In addition to these methods, Corminboeuf and co-workers [134] proposed a genetic algorithm for the de novo design of general catalysts (Figure 14). Considering the Pictet–Spengler cyclization of tryptamine derivatives catalysed by hydrogen-bond donors, the authors considered a general catalyst to display both high enantioselectivity and turn-over frequency for a broad substrate scope. The substrate scope, termed generality probing set (GPS), was selected based on farthest point sampling of a literature mined reaction space to cover a wide chemical space. To assess the enantioselectivity and turn-over frequency for reactions with a new catalyst, which is required for de novo design, the authors used different strategies. To predict enantioselectivity of a previously unseen reaction, the authors used the reported enantioselectivities in their initial literature-mined reaction database to train an XGBoost model. The turn-over frequency of a reaction was determined using a volcano plot based on reaction energies [135-137], where the latter were again predicted using an XGBoost model based on the literature-mined dataset. Using fragments derived from their OSCAR [31] database, the authors used the NaviCatGA genetic algorithm [118] to find the most general catalysts. The fitness function comprised multiple objectives, including the median of the enantioselectivity and activity across the generality probing set. The usage of a multi-objective optimization algorithm allowed them to discover multiple trade-off optima, enabling a scientist to select the ideal catalyst based on the specific requirements of catalytic activity and selectivity, while still accounting for catalyst generality through design of the objectives. Noticeably, data analysis allowed to identify regions in the chemical space where highly ranked catalysts underperform as well as less sensitive areas in chemical space, further providing mechanistic insight into the mechanism of stereoinduction and activity trends.

[1860-5397-20-196-14]

Figure 14: Corminboeuf and co-workers [134] chose a representative subset of the reaction space (indicated by dark red points) and used it to evaluate the generality of catalyst structures optimised through their genetic algorithm.

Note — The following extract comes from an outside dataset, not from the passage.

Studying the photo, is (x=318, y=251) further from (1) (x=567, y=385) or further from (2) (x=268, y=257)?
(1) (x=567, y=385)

With the concept of privileged catalysts deeply rooted in organocatalysis, we expect a steady increase in studies aiming to bridge the gaps between different reactions that are mechanistically transferable via ML. Using this strategy, it is possible to both increase the available data (since more reactions are considered), as well as investigate more general mechanisms. However, careful consideration has to be paid towards combining different reactions, as mechanistic transferability has to be ensured. Furthermore, the usage of ML to identify general catalysts demonstrate that the application of modern ML tools is not limited to predicting selective catalysts.

4 ML for catalyst and reaction design

The design of chemical reactions encompasses various aspects, from the choice of the employed catalyst to the selection of ideal reaction conditions. While traditionally, all of this has been performed by chemical knowledge, intuition and rational design, the last years have witnessed a surge in data-driven approaches to improve the design of reactions, e.g., by inferring mechanistic features through statistical modelling, the generation of catalyst structures with increased catalytic activity, or optimising the reaction conditions to maximise the yield or selectivity. In contrast to the direct approach as seen in many examples discussed so far, where starting from a molecular structure and a set of conditions, the reaction outcome is predicted, optimising the design of a reaction can be framed as an inverse design approach [138]. Given a target, e.g., fast conversion or high selectivity, the task is to find a catalyst structure or a set of conditions to satisfy the requirement. The following chapter will give an overview of recent advances in the design of organocatalytic reactions.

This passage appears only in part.